Building Stamina: Late Nights, Early MorningsBy Lauren R.D. Fox
Jan. 7 2013, Published 9:13 a.m. ET
They train their bodies to balance on five inch stilettos or speed walk in the perfect flats. Coffee mugs, genuine leather bags and smart phones help them build their muscle. Millennial women are the new athletes on the court. Deeply passionate about their careers and maintaining pleasurable lives, they’re teetering between sunrise and sunset, coffees and cocktails.
In a generation where doing “nothing” is unacceptable, Millennial women can be found shifting themselves into overdrive; leaving no room on their iCal or Google Calendar for personal development. Life Coach Gabrielle Bernstein knows that precarious tale too well. She became the founder of a Public Relations firm in New York City after she graduated from Syracuse University in 2001. Her firm was based on promoting the city’s trendy night scene; by the age of 25, Bernstein stated she was “addicted to work, food, love and drugs.” Most young women can relate to this; the journey to finding the perfect coping mechanisms to go with their fabulous professions and lifestyles generally leaves them feeling burned out.
Larissa Faw of Forbes Magazine states: “It seems relaxation is something Millennial women have never experienced. One reason that women are burning out early in their careers is that they have simply reached their breaking point after spending their childhoods developing well-rounded resumes.”
Melanie Shreffler of youth marketing blog Ypulse believes, “These women worked like crazy in school, and in college, and then they get into the workforce and they are exhausted.” Shreffler also states: “It’s impossible to see what life will be like in 20 years these days. It’s hard to look just 3-4 years in the future. Women don’t know what they are striving for, which makes it really hard to move forward.”

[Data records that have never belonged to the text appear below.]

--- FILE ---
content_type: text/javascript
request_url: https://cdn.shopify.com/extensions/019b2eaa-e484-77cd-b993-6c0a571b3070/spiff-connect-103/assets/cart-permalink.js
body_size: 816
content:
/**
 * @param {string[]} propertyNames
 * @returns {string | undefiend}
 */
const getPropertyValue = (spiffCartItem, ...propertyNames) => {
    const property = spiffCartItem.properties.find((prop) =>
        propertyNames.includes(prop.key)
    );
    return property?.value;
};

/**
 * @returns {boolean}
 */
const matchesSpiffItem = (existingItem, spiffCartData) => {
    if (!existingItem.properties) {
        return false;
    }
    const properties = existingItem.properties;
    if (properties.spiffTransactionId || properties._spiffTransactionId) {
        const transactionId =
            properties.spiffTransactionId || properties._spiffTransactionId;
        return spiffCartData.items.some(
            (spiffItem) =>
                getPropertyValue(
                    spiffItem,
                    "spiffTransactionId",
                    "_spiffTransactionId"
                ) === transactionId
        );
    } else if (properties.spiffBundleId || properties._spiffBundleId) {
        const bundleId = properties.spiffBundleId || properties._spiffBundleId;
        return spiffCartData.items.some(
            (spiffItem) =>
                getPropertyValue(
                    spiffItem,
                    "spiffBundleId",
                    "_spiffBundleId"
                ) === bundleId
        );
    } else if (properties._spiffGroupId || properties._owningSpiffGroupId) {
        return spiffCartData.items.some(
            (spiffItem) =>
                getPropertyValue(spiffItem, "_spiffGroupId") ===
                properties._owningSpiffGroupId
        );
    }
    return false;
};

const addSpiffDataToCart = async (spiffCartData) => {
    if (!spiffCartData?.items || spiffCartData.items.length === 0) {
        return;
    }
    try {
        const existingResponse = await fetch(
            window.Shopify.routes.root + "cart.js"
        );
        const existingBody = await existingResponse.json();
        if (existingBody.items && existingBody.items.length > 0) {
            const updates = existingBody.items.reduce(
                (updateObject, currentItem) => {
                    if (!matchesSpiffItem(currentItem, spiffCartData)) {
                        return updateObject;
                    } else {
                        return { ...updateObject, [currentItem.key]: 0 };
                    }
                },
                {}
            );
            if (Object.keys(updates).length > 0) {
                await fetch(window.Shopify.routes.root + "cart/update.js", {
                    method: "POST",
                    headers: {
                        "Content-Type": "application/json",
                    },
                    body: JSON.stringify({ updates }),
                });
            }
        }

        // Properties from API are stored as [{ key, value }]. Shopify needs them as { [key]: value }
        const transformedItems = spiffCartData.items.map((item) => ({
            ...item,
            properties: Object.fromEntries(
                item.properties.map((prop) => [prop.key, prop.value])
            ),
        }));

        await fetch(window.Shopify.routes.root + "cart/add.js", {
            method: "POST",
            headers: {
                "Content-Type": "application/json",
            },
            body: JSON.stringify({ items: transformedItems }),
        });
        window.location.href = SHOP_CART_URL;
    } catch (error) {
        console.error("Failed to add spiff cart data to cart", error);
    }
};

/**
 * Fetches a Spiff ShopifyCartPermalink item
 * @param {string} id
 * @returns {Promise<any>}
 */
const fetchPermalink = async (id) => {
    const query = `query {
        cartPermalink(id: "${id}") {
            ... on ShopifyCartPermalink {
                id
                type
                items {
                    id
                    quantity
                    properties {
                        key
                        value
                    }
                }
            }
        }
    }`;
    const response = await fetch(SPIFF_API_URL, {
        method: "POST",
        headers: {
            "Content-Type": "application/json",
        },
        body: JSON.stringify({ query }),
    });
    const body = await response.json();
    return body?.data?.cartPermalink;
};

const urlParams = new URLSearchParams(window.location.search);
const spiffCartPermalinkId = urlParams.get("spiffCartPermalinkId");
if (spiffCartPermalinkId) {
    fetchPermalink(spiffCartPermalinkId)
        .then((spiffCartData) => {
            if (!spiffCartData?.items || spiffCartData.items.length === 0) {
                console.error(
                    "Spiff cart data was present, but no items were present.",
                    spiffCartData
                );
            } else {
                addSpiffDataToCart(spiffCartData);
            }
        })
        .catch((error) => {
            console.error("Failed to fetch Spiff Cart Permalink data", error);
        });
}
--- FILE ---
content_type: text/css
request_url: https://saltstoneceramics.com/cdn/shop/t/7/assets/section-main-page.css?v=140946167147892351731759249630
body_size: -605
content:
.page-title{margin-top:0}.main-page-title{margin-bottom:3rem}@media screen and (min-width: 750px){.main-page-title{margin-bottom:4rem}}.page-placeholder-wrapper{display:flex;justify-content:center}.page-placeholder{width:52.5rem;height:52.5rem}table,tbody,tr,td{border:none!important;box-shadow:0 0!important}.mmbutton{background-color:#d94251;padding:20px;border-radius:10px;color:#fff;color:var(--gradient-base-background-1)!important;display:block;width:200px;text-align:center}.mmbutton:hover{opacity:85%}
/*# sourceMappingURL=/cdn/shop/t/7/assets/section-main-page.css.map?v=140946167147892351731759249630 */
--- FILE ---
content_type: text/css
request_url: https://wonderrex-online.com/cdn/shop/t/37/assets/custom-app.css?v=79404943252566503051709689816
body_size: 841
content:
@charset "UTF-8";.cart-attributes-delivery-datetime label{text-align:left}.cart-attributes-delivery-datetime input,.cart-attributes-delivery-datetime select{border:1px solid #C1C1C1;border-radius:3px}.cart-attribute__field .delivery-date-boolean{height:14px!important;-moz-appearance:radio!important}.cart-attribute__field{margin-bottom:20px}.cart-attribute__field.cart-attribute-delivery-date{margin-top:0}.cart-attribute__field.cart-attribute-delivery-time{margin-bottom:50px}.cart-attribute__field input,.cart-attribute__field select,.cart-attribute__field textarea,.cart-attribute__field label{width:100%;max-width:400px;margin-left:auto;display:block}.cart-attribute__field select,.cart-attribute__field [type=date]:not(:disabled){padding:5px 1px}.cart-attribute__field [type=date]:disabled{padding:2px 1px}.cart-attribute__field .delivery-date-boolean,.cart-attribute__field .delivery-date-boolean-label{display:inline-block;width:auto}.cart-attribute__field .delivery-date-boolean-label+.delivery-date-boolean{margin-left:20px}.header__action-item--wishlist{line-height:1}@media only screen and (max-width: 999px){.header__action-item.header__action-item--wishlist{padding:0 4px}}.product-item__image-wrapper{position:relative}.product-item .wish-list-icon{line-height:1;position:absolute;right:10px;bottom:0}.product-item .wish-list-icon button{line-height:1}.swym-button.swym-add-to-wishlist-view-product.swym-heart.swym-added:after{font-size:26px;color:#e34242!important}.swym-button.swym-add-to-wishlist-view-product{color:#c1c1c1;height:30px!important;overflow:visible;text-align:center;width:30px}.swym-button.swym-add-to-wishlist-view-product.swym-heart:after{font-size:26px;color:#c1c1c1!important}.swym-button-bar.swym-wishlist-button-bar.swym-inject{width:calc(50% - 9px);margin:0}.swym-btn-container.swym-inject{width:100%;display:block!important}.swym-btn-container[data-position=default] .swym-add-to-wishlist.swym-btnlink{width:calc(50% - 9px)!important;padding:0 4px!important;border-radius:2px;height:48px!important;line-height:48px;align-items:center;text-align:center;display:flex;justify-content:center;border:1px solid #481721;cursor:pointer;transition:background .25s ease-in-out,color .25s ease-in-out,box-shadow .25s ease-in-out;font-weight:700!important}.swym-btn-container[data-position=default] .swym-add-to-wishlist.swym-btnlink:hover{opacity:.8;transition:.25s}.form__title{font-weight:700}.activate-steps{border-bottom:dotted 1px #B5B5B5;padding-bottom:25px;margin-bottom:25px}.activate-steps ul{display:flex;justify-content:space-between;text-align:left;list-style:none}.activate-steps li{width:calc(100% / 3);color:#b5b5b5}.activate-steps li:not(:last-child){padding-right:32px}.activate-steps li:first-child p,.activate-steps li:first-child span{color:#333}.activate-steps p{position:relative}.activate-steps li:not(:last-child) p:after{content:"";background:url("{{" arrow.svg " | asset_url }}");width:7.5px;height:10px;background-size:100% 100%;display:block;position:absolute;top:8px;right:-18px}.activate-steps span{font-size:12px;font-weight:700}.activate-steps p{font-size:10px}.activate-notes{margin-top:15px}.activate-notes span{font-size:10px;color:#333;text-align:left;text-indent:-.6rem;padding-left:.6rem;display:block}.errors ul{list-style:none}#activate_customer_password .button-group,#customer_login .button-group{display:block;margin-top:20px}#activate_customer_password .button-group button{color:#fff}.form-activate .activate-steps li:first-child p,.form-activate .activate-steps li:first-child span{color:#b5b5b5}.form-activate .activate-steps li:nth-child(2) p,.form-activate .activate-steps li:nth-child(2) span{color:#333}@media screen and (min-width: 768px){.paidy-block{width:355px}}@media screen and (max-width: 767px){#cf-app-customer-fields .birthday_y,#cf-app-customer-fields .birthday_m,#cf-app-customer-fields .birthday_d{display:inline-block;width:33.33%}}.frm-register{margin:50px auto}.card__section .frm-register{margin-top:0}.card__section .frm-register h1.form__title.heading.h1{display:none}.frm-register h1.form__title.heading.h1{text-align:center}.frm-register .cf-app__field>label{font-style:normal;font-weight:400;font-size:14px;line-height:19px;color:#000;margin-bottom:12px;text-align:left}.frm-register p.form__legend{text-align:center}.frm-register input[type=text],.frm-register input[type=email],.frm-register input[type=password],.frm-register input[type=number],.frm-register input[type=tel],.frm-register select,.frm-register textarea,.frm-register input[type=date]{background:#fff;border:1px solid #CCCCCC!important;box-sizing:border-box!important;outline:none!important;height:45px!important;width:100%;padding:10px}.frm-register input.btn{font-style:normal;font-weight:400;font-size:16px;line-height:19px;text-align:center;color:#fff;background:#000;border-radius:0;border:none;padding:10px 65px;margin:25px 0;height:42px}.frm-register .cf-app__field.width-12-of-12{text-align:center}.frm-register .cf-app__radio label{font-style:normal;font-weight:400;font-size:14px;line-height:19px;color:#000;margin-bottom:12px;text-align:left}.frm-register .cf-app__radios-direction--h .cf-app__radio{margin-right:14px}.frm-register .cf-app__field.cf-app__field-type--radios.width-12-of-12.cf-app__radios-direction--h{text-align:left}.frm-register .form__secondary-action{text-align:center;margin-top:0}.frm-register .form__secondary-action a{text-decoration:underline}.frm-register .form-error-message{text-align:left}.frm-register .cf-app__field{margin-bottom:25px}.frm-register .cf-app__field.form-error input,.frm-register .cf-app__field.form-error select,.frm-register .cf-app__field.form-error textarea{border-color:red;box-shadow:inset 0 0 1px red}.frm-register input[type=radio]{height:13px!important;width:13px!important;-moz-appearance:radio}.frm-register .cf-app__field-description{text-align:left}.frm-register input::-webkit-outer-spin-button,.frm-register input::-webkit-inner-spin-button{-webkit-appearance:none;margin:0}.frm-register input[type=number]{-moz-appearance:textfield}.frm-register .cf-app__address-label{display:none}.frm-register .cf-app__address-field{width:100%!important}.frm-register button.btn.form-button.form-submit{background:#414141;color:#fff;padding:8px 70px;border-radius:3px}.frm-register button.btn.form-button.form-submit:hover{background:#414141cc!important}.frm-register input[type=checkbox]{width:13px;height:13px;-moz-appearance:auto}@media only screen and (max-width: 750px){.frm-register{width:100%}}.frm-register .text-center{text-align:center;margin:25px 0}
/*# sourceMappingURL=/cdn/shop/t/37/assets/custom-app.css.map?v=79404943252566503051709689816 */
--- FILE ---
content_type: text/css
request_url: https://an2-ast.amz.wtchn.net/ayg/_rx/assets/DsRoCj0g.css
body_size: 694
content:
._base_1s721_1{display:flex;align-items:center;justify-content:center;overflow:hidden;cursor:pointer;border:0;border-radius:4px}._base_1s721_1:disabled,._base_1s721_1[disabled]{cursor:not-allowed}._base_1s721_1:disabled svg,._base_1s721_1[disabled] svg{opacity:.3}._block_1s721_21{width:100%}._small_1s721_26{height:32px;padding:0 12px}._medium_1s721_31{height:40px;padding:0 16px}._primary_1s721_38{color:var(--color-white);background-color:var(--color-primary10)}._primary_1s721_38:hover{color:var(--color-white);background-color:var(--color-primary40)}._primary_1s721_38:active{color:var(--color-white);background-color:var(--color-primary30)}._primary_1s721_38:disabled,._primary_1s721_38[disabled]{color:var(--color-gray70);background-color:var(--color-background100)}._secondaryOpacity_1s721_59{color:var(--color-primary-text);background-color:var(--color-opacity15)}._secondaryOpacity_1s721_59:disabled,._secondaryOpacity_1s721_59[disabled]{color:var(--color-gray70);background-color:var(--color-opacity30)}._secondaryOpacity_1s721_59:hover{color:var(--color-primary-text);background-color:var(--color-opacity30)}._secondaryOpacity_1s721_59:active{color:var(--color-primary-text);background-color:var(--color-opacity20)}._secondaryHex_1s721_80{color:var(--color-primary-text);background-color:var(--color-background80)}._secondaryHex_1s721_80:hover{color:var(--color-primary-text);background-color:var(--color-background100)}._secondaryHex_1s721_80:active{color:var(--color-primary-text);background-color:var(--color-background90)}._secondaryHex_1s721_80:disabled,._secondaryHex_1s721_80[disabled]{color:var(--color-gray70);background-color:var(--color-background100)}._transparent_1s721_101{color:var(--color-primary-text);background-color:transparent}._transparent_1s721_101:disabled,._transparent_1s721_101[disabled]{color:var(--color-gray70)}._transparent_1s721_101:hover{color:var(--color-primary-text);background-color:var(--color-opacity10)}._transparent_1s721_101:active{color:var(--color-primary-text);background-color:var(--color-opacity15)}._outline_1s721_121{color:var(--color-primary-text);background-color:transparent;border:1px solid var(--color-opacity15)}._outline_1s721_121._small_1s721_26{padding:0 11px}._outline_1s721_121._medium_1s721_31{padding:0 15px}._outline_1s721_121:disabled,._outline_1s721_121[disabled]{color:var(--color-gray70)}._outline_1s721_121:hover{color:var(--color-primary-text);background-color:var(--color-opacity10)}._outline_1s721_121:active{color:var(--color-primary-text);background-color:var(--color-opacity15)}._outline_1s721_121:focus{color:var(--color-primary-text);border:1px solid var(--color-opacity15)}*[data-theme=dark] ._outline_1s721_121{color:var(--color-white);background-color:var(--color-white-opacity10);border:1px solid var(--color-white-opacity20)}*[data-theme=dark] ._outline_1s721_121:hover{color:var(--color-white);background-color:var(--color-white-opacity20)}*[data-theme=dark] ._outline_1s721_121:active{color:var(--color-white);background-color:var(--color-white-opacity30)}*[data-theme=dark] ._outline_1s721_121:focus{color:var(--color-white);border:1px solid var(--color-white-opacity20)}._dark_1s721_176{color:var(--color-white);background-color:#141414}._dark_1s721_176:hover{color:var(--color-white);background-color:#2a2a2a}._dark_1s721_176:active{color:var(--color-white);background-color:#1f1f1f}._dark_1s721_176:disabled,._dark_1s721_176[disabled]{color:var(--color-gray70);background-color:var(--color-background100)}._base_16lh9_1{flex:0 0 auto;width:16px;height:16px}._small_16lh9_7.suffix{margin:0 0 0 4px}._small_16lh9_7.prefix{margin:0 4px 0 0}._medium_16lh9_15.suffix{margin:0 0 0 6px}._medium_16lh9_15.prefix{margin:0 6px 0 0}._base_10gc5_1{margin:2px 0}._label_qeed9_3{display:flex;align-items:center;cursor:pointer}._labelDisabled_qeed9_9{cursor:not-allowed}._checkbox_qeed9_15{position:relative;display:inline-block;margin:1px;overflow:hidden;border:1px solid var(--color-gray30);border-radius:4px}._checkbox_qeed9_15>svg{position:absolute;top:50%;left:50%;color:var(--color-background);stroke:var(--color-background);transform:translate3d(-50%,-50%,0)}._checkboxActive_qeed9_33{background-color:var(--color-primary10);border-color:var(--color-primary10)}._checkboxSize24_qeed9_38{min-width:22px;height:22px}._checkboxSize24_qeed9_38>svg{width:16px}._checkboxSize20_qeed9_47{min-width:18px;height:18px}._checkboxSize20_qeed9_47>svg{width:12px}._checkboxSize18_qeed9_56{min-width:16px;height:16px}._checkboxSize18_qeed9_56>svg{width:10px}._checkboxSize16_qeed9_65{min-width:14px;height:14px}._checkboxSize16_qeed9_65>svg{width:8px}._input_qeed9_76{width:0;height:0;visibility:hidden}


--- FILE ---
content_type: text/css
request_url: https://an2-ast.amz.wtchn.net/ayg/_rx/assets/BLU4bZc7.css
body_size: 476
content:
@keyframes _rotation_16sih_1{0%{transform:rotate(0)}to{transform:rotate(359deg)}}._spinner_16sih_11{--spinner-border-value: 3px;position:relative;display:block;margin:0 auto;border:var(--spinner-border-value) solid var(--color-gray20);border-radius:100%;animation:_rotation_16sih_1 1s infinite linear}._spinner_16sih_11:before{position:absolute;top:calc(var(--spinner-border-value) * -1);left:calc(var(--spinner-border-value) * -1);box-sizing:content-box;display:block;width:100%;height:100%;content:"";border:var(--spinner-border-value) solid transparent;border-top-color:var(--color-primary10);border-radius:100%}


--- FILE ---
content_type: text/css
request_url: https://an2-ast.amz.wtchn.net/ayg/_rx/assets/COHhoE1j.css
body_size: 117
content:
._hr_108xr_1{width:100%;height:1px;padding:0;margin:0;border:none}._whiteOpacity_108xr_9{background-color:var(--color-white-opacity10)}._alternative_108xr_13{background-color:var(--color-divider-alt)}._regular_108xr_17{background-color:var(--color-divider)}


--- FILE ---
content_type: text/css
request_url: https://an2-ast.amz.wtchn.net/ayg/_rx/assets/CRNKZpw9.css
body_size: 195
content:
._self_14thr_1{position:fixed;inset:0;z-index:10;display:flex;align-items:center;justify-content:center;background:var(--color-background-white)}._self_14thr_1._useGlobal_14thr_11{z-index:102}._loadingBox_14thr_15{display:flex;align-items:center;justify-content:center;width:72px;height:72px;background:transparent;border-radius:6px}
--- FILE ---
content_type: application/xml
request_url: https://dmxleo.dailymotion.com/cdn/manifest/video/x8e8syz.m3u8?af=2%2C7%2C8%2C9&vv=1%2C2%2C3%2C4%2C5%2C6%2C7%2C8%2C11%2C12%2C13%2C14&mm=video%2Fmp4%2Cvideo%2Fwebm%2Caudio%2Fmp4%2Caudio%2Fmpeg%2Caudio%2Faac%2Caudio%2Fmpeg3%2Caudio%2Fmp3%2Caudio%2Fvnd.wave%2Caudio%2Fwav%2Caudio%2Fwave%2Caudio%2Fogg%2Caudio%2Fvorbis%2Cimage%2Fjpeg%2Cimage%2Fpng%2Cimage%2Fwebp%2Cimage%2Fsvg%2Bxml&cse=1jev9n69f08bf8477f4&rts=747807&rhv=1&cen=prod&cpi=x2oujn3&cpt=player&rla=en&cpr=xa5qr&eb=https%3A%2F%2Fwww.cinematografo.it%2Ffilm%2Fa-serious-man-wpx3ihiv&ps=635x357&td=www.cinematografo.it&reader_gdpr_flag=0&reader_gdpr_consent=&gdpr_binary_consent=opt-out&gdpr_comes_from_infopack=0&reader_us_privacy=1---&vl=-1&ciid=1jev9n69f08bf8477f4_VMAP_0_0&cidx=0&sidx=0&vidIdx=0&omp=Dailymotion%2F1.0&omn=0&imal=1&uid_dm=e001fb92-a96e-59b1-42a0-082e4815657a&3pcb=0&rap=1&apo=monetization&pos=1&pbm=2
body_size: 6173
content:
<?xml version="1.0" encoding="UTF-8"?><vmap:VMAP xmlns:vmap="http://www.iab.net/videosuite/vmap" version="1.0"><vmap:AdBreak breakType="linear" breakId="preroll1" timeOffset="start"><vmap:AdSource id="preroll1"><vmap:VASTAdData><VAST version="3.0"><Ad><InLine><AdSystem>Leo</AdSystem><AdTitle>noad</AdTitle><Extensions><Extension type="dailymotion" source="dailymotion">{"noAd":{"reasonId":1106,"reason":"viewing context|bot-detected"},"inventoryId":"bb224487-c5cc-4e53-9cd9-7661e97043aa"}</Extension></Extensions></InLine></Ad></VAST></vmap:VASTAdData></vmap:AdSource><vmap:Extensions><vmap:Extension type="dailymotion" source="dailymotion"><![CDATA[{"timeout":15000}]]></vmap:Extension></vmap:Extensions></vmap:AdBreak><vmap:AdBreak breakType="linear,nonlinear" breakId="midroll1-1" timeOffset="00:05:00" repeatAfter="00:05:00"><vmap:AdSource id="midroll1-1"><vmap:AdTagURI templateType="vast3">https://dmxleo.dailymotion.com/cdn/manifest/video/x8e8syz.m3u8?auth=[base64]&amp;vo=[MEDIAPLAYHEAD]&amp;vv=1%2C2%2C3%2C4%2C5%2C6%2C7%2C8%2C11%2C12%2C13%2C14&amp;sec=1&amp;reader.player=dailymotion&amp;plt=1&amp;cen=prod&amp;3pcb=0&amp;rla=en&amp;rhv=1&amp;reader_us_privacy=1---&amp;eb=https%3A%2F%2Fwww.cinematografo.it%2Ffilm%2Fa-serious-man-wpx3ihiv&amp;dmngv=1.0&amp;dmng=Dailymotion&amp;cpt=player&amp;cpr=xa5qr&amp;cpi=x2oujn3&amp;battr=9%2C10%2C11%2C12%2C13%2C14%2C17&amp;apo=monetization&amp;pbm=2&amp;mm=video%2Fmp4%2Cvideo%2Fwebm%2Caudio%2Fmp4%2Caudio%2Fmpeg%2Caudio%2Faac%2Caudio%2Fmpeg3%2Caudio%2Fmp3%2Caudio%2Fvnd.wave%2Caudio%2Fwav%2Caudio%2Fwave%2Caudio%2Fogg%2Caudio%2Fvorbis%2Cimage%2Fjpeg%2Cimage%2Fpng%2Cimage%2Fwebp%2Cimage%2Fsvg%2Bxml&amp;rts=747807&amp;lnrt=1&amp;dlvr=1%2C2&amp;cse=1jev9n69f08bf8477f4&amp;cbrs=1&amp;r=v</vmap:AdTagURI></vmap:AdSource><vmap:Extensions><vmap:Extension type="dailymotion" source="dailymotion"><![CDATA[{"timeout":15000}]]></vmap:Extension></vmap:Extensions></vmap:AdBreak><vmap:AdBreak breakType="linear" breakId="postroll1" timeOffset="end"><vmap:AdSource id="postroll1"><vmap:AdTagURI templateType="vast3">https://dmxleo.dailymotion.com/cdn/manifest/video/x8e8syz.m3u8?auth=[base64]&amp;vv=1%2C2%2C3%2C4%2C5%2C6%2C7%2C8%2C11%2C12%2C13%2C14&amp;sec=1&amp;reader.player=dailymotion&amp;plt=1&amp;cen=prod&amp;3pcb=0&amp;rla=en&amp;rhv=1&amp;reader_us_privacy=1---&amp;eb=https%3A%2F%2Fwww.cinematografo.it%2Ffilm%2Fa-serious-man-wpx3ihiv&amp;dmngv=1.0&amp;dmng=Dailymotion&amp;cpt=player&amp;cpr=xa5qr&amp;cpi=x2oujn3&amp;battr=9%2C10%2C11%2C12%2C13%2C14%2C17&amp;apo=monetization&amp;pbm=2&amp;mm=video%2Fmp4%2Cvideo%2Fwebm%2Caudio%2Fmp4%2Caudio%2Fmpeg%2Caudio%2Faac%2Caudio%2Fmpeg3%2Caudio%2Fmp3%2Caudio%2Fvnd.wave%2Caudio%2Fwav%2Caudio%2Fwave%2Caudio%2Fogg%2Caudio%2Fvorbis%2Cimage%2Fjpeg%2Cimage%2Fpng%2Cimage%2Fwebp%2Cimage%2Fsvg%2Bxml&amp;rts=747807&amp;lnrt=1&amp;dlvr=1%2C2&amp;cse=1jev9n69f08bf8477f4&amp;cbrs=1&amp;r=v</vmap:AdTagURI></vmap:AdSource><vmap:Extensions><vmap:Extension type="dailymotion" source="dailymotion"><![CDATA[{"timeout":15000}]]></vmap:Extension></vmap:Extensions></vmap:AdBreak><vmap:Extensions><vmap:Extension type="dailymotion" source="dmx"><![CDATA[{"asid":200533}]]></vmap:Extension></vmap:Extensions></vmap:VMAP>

It is usually stated by employers, young professionals are not prepared for the real world due to college being an academic playground. The cycle of all-nighters, afternoon naps and spontaneous bar scene becomes non-existent once one enters corporate life. Graduates have studied and earned the right to make their mark on the career ladder but they were not taught to the find the necessary medium between their social and career identities. This medium is based on energy; it is the stamina one must create for herself. After listening to Gabrielle Bernstein’s successful lecture on “Falling in Love with Your Future,” here are three keys to unlock the vigor underneath the manicured nails and freshly glossed lips.
1) Breathe Deeply.
It seems ridiculous and unnecessary but when asked to take in a deep breath, one might realize how tense she really is. Once a woman turns the age of 21, she begins to have more serious conversations about finances, academia and love. These topics do not allow you to do much breathing because of the effort made in finding the right answer instead of living your way into the answer.
2) Find Your Qualifier
Honestly ask yourself, what is deemed a priority at your current age? Women have been taught to be productive in these critical years yet they miss the boat on invaluable job opportunities, relationships and friendships. Learn what your risk management style is and what/who makes you think and feel differently. A part of growing up is not having a stagnant life or expecting the same events to occur. Change your weekly norm and trade in the three Ds (dinner, dancing and drinks) for a class in the arts or new sport. Both will help you become rich personally and may increase your networking opportunities.
3) What is Your Location?
Where you are at defines who you are. Are you still running around with the sixteen year old infatuation bug? Bernstein explains this to be one searching for the temporary high in everything/one she meets. The need for this is rampant because of the fear behind women not being able to have it all. Surrender your fear and locate your needs. You will be able to clear away sources that deplete your energy. This allows for women to stay present when in social/professional settings as well as maintain a positive mind-set.
When asked, “What tips help you create a balance between your social and career lives?” these millennial women responded:
“I have a lot of friends that are in the same career. It’s easier because we’re able to understand each other and we pretty much have similar work schedules, leaving an open window for socializing!” – Adria S., Music Educator/Musician
“I try to listen to my body first, physically and mentally, and then decide the next steps. You have to make time for yourself, so decide what that means to you. To maintain focus at work I try to think of it as something that I am adding value to. I also try to switch between tasks, when that option is available.”- Fiona H., Health Services Representative
“Well, my career depends on my social life so networking is key! Also, I learned that it’s important to follow up with people and also use social media to my advantage.” Youndlyn M., Music and Media Analyst/Songwriter
The constant shift between work and play can make life feel like a blur. It is important to create boundaries because spreading yourself too thin will never increase your chances of a promotion or advancement in your personal life. It will make your early morning sweeter and late night richer.